Crossriggs by Jane and Mary Findlater (1908)

I had lots of reasons to think I would love this book:

  • It’s set in a small Scottish town, early in the 20th century.
  • It’s is a collaboration between sister authors I writers working together always intrigue me.
  • It’s a Virago Modern Classic, and Liz and Ali both loved it.

I did love it. I can’t say that its a great book, but it is a lovely period piece.

Alexandra Hope lives in Crossriggs with her father. He is generous to a fault, he loves to help people and to try new things but he rarely stops to consider practicalities; and so the family is rather poorer than it might be. She is bright, spirited and unconventional. Marriage doesn’t appeal to Alex, and she turned down a proposal from a rather dull man who was deemed a good catch; but that didn’t mean she didn’t worry about her family’s situation.

Her worries increase when her recently widowed sister comes home from Canada with her five young children. Alex  loves her sister and adores her nieces and nephews, but she knows that she will have to find a way to keep the family afloat. Matilda is rather more conventional than her sister, but she is almost as oblivious to practicalities as her father  and she blithely assumes that everything will be alright.

__Stored records__:

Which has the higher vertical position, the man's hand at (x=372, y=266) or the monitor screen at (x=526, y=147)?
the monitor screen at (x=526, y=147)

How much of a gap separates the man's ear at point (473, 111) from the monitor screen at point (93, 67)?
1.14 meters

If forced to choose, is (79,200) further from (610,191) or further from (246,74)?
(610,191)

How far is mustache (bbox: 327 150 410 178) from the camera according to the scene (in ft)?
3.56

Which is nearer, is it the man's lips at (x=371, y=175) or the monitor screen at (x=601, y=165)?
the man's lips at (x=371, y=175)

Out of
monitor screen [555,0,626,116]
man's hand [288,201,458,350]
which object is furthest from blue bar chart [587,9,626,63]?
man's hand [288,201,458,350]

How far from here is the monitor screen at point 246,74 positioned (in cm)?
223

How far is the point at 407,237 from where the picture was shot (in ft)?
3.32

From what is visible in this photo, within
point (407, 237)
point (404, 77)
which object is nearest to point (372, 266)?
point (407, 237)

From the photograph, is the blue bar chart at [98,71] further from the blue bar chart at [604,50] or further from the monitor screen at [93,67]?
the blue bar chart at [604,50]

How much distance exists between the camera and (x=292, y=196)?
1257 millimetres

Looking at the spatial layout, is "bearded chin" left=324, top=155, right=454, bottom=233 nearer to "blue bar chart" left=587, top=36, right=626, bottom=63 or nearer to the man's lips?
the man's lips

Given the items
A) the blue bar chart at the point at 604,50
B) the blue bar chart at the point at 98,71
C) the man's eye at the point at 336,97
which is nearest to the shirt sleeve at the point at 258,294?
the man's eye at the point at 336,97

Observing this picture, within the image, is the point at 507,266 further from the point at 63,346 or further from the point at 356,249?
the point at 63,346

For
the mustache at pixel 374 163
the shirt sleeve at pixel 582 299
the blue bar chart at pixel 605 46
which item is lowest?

__Exercise__: Reproduce the Crossriggs review from the start of the page word for word, in full.

__Exercise result__:
Crossriggs by Jane and Mary Findlater (1908)

I had lots of reasons to think I would love this book:

  • It’s set in a small Scottish town, early in the 20th century.
  • It’s is a collaboration between sister authors I writers working together always intrigue me.
  • It’s a Virago Modern Classic, and Liz and Ali both loved it.

I did love it. I can’t say that its a great book, but it is a lovely period piece.

Alexandra Hope lives in Crossriggs with her father. He is generous to a fault, he loves to help people and to try new things but he rarely stops to consider practicalities; and so the family is rather poorer than it might be. She is bright, spirited and unconventional. Marriage doesn’t appeal to Alex, and she turned down a proposal from a rather dull man who was deemed a good catch; but that didn’t mean she didn’t worry about her family’s situation.

Her worries increase when her recently widowed sister comes home from Canada with her five young children. Alex  loves her sister and adores her nieces and nephews, but she knows that she will have to find a way to keep the family afloat. Matilda is rather more conventional than her sister, but she is almost as oblivious to practicalities as her father  and she blithely assumes that everything will be alright.